D’où ma dérivation vers le montage vidéo.
LE CONCEPT:
Les premières productions Gamebill étaient divers montages d’enchaînements de jeux-vidéo de
combats tels que les premiers King of fighters, Street fighter et la série des Street Fighter ZERO.
En 1996, Gamebill devient Les Studios Gamebill et s’oriente vers le court-métrage fortement inspiré
des films de Jackie Chan, mangas et animations japonaise. Tout ceci a donné lieu à des parodies
aussi drôles (voire ridicules) les unes que les autres.
Finalement, en 1997 Les Studios Gamebill laisse place à Gamebill Studio.
L’ÉQUIPE:
De base, l’équipe était constituée de quatre personnes mais petit à petit celle-ci s’est agrandit et a
donné lieu à la réalisation de divers styles de productions. Notamment vers le reportage souvent
tourné en Asie comme la Thaïlande et le Japon.
Nabil.A
J’aimerais vous faire part d’une longue citation du réalisateur Peter Jackson :
« En définitive, faire des films dépend de ce que vous êtes prêt à y mettre personnellement, voir
financièrement. J’ai fait Bad taste sur quatre ans, ce qui a demandé un énorme effort et j’ai dépensé
17.000 dollars durement gagnés sur un job que je détestais. N’importe qui peut le faire. N’importe qui
peut dépenser cette somme, sacrifier ce temps et cette énergie, et faire un film.
Et si vous croyez suffisamment en vous, vous ferez inévitablement un film qui impressionnera les gens.

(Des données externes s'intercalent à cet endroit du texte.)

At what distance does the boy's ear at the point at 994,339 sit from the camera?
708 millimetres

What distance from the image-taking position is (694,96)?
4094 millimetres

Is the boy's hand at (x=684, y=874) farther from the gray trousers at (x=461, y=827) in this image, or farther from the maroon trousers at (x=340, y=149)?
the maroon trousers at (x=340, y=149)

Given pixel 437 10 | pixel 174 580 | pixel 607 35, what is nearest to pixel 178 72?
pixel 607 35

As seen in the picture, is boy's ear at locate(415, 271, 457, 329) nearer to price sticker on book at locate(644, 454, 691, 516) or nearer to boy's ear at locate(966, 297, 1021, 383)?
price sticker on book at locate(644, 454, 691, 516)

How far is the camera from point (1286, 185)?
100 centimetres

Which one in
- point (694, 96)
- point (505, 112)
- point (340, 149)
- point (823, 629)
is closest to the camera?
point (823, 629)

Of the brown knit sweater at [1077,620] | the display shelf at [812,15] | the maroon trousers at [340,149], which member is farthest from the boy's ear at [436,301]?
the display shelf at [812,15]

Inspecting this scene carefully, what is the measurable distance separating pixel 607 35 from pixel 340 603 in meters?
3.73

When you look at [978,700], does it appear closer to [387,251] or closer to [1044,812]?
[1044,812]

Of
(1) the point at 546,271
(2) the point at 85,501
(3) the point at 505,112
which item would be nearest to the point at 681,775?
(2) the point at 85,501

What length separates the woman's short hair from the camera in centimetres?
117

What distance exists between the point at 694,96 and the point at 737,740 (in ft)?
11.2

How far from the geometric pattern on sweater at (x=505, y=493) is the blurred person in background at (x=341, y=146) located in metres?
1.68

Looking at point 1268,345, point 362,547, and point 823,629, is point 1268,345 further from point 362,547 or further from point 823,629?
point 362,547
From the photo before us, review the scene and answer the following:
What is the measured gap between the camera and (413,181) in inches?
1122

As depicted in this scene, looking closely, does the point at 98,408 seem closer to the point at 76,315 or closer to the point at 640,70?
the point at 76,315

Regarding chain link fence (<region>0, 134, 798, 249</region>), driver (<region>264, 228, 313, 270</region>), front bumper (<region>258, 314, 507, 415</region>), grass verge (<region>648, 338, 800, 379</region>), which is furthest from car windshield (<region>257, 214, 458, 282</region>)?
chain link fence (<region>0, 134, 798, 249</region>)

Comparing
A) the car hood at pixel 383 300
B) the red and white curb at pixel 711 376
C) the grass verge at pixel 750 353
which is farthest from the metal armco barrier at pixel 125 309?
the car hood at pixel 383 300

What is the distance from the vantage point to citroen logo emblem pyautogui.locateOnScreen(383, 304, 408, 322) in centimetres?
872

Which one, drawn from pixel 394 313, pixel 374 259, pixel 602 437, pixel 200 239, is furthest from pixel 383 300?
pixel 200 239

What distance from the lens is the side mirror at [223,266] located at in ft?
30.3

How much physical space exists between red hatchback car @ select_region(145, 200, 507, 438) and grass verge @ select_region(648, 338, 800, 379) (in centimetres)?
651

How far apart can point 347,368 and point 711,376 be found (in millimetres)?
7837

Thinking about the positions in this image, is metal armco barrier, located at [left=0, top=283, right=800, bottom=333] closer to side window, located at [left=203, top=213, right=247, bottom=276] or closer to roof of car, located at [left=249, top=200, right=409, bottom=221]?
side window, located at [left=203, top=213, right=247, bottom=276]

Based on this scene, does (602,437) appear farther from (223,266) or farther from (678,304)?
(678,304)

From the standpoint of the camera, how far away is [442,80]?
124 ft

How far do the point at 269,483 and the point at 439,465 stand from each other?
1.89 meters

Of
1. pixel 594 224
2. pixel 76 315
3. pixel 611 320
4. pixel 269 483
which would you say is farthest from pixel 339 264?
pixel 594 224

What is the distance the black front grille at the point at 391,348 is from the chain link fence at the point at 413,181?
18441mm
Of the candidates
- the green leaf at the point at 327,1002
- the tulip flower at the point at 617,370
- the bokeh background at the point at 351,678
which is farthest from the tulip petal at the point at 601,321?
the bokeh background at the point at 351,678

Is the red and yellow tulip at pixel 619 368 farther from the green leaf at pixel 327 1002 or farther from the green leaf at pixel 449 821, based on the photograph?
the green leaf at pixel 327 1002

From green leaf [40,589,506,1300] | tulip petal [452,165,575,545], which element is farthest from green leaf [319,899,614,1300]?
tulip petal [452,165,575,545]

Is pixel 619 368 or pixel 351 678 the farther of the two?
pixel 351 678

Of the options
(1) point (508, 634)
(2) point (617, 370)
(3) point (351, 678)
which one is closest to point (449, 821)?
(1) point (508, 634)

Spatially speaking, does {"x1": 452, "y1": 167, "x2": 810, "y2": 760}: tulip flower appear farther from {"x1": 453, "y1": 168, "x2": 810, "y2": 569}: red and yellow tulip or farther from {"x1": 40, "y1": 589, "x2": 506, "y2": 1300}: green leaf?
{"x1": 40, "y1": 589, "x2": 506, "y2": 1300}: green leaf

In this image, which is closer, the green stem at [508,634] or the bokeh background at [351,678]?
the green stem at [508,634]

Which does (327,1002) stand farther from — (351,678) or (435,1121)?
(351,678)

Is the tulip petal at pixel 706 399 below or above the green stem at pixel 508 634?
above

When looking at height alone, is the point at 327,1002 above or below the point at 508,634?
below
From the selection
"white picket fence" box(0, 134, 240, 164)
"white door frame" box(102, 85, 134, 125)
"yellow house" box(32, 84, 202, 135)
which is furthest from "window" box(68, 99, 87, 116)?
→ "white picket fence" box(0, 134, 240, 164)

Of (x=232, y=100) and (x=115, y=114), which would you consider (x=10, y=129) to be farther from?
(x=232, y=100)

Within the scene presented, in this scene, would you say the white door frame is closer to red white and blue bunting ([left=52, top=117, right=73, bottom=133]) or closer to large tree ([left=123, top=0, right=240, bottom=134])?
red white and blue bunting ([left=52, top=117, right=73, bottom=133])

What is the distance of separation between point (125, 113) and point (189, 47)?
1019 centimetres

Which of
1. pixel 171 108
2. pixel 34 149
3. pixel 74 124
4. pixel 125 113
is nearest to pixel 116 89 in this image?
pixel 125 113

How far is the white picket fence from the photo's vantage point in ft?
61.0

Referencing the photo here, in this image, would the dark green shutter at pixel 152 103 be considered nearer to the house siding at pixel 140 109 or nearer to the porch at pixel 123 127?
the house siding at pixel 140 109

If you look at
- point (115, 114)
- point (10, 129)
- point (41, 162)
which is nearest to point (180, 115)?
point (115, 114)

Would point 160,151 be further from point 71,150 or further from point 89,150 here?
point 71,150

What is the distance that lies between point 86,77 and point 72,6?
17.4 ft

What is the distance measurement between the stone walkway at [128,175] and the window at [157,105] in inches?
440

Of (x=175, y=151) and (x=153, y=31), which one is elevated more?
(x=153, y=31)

Le cinéma est perpétuellement à la recherche de nouveaux talents, de jeunes réalisateurs. Et il n’est pas
du tout impossible de faire un film sans en avoir jamais fait auparavant. Tout le monde a débuté un jour.
Et si votre film atteint un certain niveau de qualité, alors un type à Los Angeles va le voir, un Sam Raimi
ou un Joe Dante, va se dire : « Hé ! Ce type est un bon ! » et il vous appellera personnellement.
Vous ne savez pas ce qu’il adviendra alors allez-y, n’abandonnez pas. Ça finira par payer ».